彼女は人間じゃない訳で、ならば少しも意識する必要はない訳なのだけど。
……なら、貼ってあげない理由なんてないことになってしまう。
僕はそれから、お腹を出して待ち構えている彼女に近付いて行った。考えみれば、バラバラになって小さくなった彼女の裸なら見慣れているけど、大きなサイズの彼女の裸は初めて見る。
彼女の肌はツルンとしていてとても綺麗で、まるで作り物のようだった。ただ、やっぱりボールを受けた辺りは軽く腫れていた。
「これ、痛くなかったの?」
「ああ、腹部を担当している“私”からは文句を言われてしまったな。でも、心配してもらうほどでもないよ」
「苦しそうにしていたじゃない」
「あれは半分、演技さ。ちゃんとダメージを受けた振りをしないと変に思われるだろう?」
僕は眉をひそめると、「どうして、あんな無茶を言ったの?」と訊いてみた。
「無茶でもないさ。それに、ああでも言わないと、綾小路さんは嫌がらせを止めそうになかっただろう? あの程度なら私は別に構わないが、私の知り合いが巻き込まれるのは忍びないからね」
それを聞いて、少し考えてから僕はこう尋ねる。
「もしかして、僕の為?」
「いや、君の為だけってワケでもないし、まぁ、それ以外にも目的はあってさ……」
軽く頭を掻いてから、彼女はこう続ける。
「……あの大蟹君という彼は、少々鈍そうだったからね。私が同種であることに気が付いてなさそうだったから、気付かせてやろうと思ったのさ。

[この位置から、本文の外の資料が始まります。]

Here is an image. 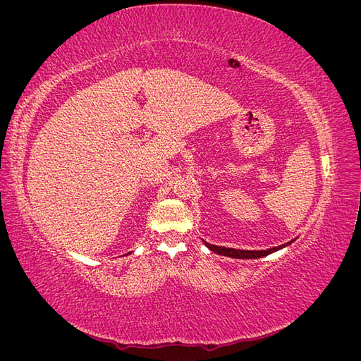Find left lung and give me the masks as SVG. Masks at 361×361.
<instances>
[{"label":"left lung","instance_id":"obj_1","mask_svg":"<svg viewBox=\"0 0 361 361\" xmlns=\"http://www.w3.org/2000/svg\"><path fill=\"white\" fill-rule=\"evenodd\" d=\"M295 239L292 241L286 243V244H281L279 247H272L268 250H238V248H226V247H218V245H212L209 243L203 241V244L209 248L211 251H214L215 255H220V256H227V257H233V259H260V257H265L271 253H274V251H279L281 248L288 247L289 244H292Z\"/></svg>","mask_w":361,"mask_h":361}]
</instances>
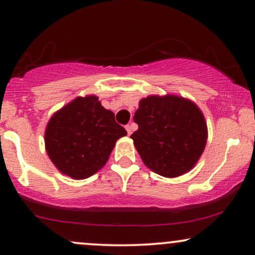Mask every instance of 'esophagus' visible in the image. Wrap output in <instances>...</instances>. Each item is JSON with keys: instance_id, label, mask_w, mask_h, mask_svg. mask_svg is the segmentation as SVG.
<instances>
[{"instance_id": "obj_1", "label": "esophagus", "mask_w": 255, "mask_h": 255, "mask_svg": "<svg viewBox=\"0 0 255 255\" xmlns=\"http://www.w3.org/2000/svg\"><path fill=\"white\" fill-rule=\"evenodd\" d=\"M125 128H127L128 135H130V134L132 133V131H133V128H132V124H128L127 127H125Z\"/></svg>"}]
</instances>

衝撃で少しだけ分裂しているところでも見せてやれば、流石に彼も私が同種だと気が付くだろう?」
その説明を聞いて「何もあんな場所で、そんなリスクの高い方法を執らなくてもさ」と僕は呆れる。
そこで彼女がお腹をずっと出っぱなしであることを僕は思い出した。そして、いつまでもそうしている訳にもいかないと僕は意を決して湿布のビニールカバーをはがした。

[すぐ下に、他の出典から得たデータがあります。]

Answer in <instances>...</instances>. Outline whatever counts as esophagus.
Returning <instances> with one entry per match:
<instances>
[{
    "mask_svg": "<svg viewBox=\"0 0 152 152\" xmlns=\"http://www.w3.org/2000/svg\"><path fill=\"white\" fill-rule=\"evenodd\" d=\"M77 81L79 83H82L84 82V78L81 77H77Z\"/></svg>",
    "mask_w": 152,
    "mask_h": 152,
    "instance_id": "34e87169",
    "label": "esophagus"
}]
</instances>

近寄ると、彼女の肌の美しさがよりよく分かった。湿布を貼る。彼女は「ひゃっ」と小さな悲鳴を上げた。少し色っぽい。
「思ったよりも冷たいね、それ」
そう言った彼女に僕は「ごめん」と何故か謝ってしまった。「ううん」とそれに彼女は軽く首を横に振って応えた。
「ちょっと気持ち良かったし」
そんな大胆なセリフまで言う。
僕は聞こえなかった振りで、それを誤魔化した。いや、顔が真っ赤になっていただろうから、誤魔化せてはいなかったかもしれないけれど。
案の定、「どうしたんだい? 様子が変だよ」なんて声が聞こえた。見ると、αちゃんが彼女の頭の上から僕を見て楽しそうにしている。
「悪いね、待たせてしまって」
朝。
登校前の待ち合わせで、珍しく彼女が遅れて顔を見せた。いつも僕らは家の玄関の前で待ち合わせをしているんだ。
「いや、別に」と僕は返す。まだ学校を遅刻するような時間じゃないし。
僕が「寝過ごしたの?」と尋ねると、彼女は「いや、違う」とそう返す。
「お恥ずかしい話なのだけど、なんだか妙にお腹が空いてしまってね、朝ご飯を食べていたらいつの間にか時間が過ぎてしまっていたんだ」
それを聞いて「へぇ」と僕は少し考えてから、「もしかして、成長期なの?」と尋ねてみた。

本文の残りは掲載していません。